Chacha20 is essentially a hash function that maps 512-bit strings to other 512-bit strings which are in turn xored with the plaintext to create the ciphertext. Of the 512-bit input 128-bit are used for the "expand 32-byte k" constant, 256-bit are used for the key, 64-bit are used for the nonce and the final 64-bit are used for the counter.

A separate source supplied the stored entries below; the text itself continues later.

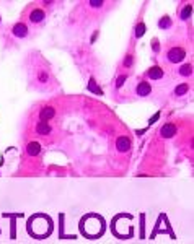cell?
I'll return each instance as SVG.
<instances>
[{
  "mask_svg": "<svg viewBox=\"0 0 194 244\" xmlns=\"http://www.w3.org/2000/svg\"><path fill=\"white\" fill-rule=\"evenodd\" d=\"M135 93L139 94V96H148V94L152 93L150 83H148V82H140L139 85H137V88H135Z\"/></svg>",
  "mask_w": 194,
  "mask_h": 244,
  "instance_id": "cell-2",
  "label": "cell"
},
{
  "mask_svg": "<svg viewBox=\"0 0 194 244\" xmlns=\"http://www.w3.org/2000/svg\"><path fill=\"white\" fill-rule=\"evenodd\" d=\"M88 88H90L93 93H98V94H101V90H100V88H96V85H95V80H93V78L90 80V83H88Z\"/></svg>",
  "mask_w": 194,
  "mask_h": 244,
  "instance_id": "cell-16",
  "label": "cell"
},
{
  "mask_svg": "<svg viewBox=\"0 0 194 244\" xmlns=\"http://www.w3.org/2000/svg\"><path fill=\"white\" fill-rule=\"evenodd\" d=\"M124 65H126V67H130V65H132V55H130V54L127 55V57H126V60H124Z\"/></svg>",
  "mask_w": 194,
  "mask_h": 244,
  "instance_id": "cell-19",
  "label": "cell"
},
{
  "mask_svg": "<svg viewBox=\"0 0 194 244\" xmlns=\"http://www.w3.org/2000/svg\"><path fill=\"white\" fill-rule=\"evenodd\" d=\"M153 50H155V52H158V50H160V47H158V41H153Z\"/></svg>",
  "mask_w": 194,
  "mask_h": 244,
  "instance_id": "cell-20",
  "label": "cell"
},
{
  "mask_svg": "<svg viewBox=\"0 0 194 244\" xmlns=\"http://www.w3.org/2000/svg\"><path fill=\"white\" fill-rule=\"evenodd\" d=\"M145 77L150 78V80H160L163 77V70L160 67H150L147 72H145Z\"/></svg>",
  "mask_w": 194,
  "mask_h": 244,
  "instance_id": "cell-3",
  "label": "cell"
},
{
  "mask_svg": "<svg viewBox=\"0 0 194 244\" xmlns=\"http://www.w3.org/2000/svg\"><path fill=\"white\" fill-rule=\"evenodd\" d=\"M103 2H91V7H100Z\"/></svg>",
  "mask_w": 194,
  "mask_h": 244,
  "instance_id": "cell-21",
  "label": "cell"
},
{
  "mask_svg": "<svg viewBox=\"0 0 194 244\" xmlns=\"http://www.w3.org/2000/svg\"><path fill=\"white\" fill-rule=\"evenodd\" d=\"M54 114H56L54 107H51V106L43 107V109H41V114H39V117H41V122H47L49 119L54 117Z\"/></svg>",
  "mask_w": 194,
  "mask_h": 244,
  "instance_id": "cell-6",
  "label": "cell"
},
{
  "mask_svg": "<svg viewBox=\"0 0 194 244\" xmlns=\"http://www.w3.org/2000/svg\"><path fill=\"white\" fill-rule=\"evenodd\" d=\"M36 132L41 134V135H46V134L51 132V127L47 126V122H39L36 126Z\"/></svg>",
  "mask_w": 194,
  "mask_h": 244,
  "instance_id": "cell-10",
  "label": "cell"
},
{
  "mask_svg": "<svg viewBox=\"0 0 194 244\" xmlns=\"http://www.w3.org/2000/svg\"><path fill=\"white\" fill-rule=\"evenodd\" d=\"M44 16H46L44 10H41V8H34L33 12L30 13V20L33 21V23H39V21L44 20Z\"/></svg>",
  "mask_w": 194,
  "mask_h": 244,
  "instance_id": "cell-7",
  "label": "cell"
},
{
  "mask_svg": "<svg viewBox=\"0 0 194 244\" xmlns=\"http://www.w3.org/2000/svg\"><path fill=\"white\" fill-rule=\"evenodd\" d=\"M184 57H186V52H184V49H181V47H173V49H170L168 54H167V59L171 62V64H178V62H181Z\"/></svg>",
  "mask_w": 194,
  "mask_h": 244,
  "instance_id": "cell-1",
  "label": "cell"
},
{
  "mask_svg": "<svg viewBox=\"0 0 194 244\" xmlns=\"http://www.w3.org/2000/svg\"><path fill=\"white\" fill-rule=\"evenodd\" d=\"M157 119H158V114H155V116H153V119H150V124H153V122L157 121Z\"/></svg>",
  "mask_w": 194,
  "mask_h": 244,
  "instance_id": "cell-22",
  "label": "cell"
},
{
  "mask_svg": "<svg viewBox=\"0 0 194 244\" xmlns=\"http://www.w3.org/2000/svg\"><path fill=\"white\" fill-rule=\"evenodd\" d=\"M160 134H162V137H165V138H171L176 134V126H173V124H165L162 127V130H160Z\"/></svg>",
  "mask_w": 194,
  "mask_h": 244,
  "instance_id": "cell-4",
  "label": "cell"
},
{
  "mask_svg": "<svg viewBox=\"0 0 194 244\" xmlns=\"http://www.w3.org/2000/svg\"><path fill=\"white\" fill-rule=\"evenodd\" d=\"M188 90H189V85H186V83H183V85H180L178 88L175 90V94L176 96H181V94H186L188 93Z\"/></svg>",
  "mask_w": 194,
  "mask_h": 244,
  "instance_id": "cell-12",
  "label": "cell"
},
{
  "mask_svg": "<svg viewBox=\"0 0 194 244\" xmlns=\"http://www.w3.org/2000/svg\"><path fill=\"white\" fill-rule=\"evenodd\" d=\"M170 21H171V20L168 18V16H163V18L160 20V23H158V26H160V28H168V26L171 25Z\"/></svg>",
  "mask_w": 194,
  "mask_h": 244,
  "instance_id": "cell-15",
  "label": "cell"
},
{
  "mask_svg": "<svg viewBox=\"0 0 194 244\" xmlns=\"http://www.w3.org/2000/svg\"><path fill=\"white\" fill-rule=\"evenodd\" d=\"M145 34V25L144 23H139L135 28V38H142Z\"/></svg>",
  "mask_w": 194,
  "mask_h": 244,
  "instance_id": "cell-13",
  "label": "cell"
},
{
  "mask_svg": "<svg viewBox=\"0 0 194 244\" xmlns=\"http://www.w3.org/2000/svg\"><path fill=\"white\" fill-rule=\"evenodd\" d=\"M126 80H127V75H119L118 77V82H116V88H121L122 85L126 83Z\"/></svg>",
  "mask_w": 194,
  "mask_h": 244,
  "instance_id": "cell-17",
  "label": "cell"
},
{
  "mask_svg": "<svg viewBox=\"0 0 194 244\" xmlns=\"http://www.w3.org/2000/svg\"><path fill=\"white\" fill-rule=\"evenodd\" d=\"M192 73V65L191 64H184L180 69V75H183V77H189Z\"/></svg>",
  "mask_w": 194,
  "mask_h": 244,
  "instance_id": "cell-11",
  "label": "cell"
},
{
  "mask_svg": "<svg viewBox=\"0 0 194 244\" xmlns=\"http://www.w3.org/2000/svg\"><path fill=\"white\" fill-rule=\"evenodd\" d=\"M191 16V5H186L181 12V20H188Z\"/></svg>",
  "mask_w": 194,
  "mask_h": 244,
  "instance_id": "cell-14",
  "label": "cell"
},
{
  "mask_svg": "<svg viewBox=\"0 0 194 244\" xmlns=\"http://www.w3.org/2000/svg\"><path fill=\"white\" fill-rule=\"evenodd\" d=\"M116 148L118 151H127L130 148V140L127 137H119L116 140Z\"/></svg>",
  "mask_w": 194,
  "mask_h": 244,
  "instance_id": "cell-5",
  "label": "cell"
},
{
  "mask_svg": "<svg viewBox=\"0 0 194 244\" xmlns=\"http://www.w3.org/2000/svg\"><path fill=\"white\" fill-rule=\"evenodd\" d=\"M13 34L18 36V38H25V36L28 34L26 25H25V23H16V25L13 26Z\"/></svg>",
  "mask_w": 194,
  "mask_h": 244,
  "instance_id": "cell-9",
  "label": "cell"
},
{
  "mask_svg": "<svg viewBox=\"0 0 194 244\" xmlns=\"http://www.w3.org/2000/svg\"><path fill=\"white\" fill-rule=\"evenodd\" d=\"M39 151H41V145L38 143V142H30L28 143V146H26V153L30 156H36V155H39Z\"/></svg>",
  "mask_w": 194,
  "mask_h": 244,
  "instance_id": "cell-8",
  "label": "cell"
},
{
  "mask_svg": "<svg viewBox=\"0 0 194 244\" xmlns=\"http://www.w3.org/2000/svg\"><path fill=\"white\" fill-rule=\"evenodd\" d=\"M38 80L41 82V83H44V82H47V80H49L47 73H46V72H41V73H39V77H38Z\"/></svg>",
  "mask_w": 194,
  "mask_h": 244,
  "instance_id": "cell-18",
  "label": "cell"
}]
</instances>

I noticed that in the eBASH/eBASC benchmarks here and here that chacha20 depending on the architecture the speed for the encryption of a 512-bit message ranges (at least for the 64-bit architectures) from slightly faster to significantly slower when compared to BLAKE2b (if we use it in a mode similar to the one that we use in chacha20 - so 512-bit consisting of a constant, key, nonce, and counter and xor the result with the message) which is a "real" cryptographic/collision resistant hash function based on chacha20 that given a message of any (reasonable) size gives a 512-bit output. BLAKE2b has 12 rounds (each of which if I understand correctly is equal to two chacha rounds).
My questions,
- How can BLAKE2b be faster in some architectures than chacha20 even though it does more work?
- I think that BLAKE2b uses 64-bit words rather than the 32-bit words that chacha20 uses, is this one of the causes?
- Also, would there be any reason not to prefer BLAKE2b (in what is essentially a CTR mode) for such an architecture?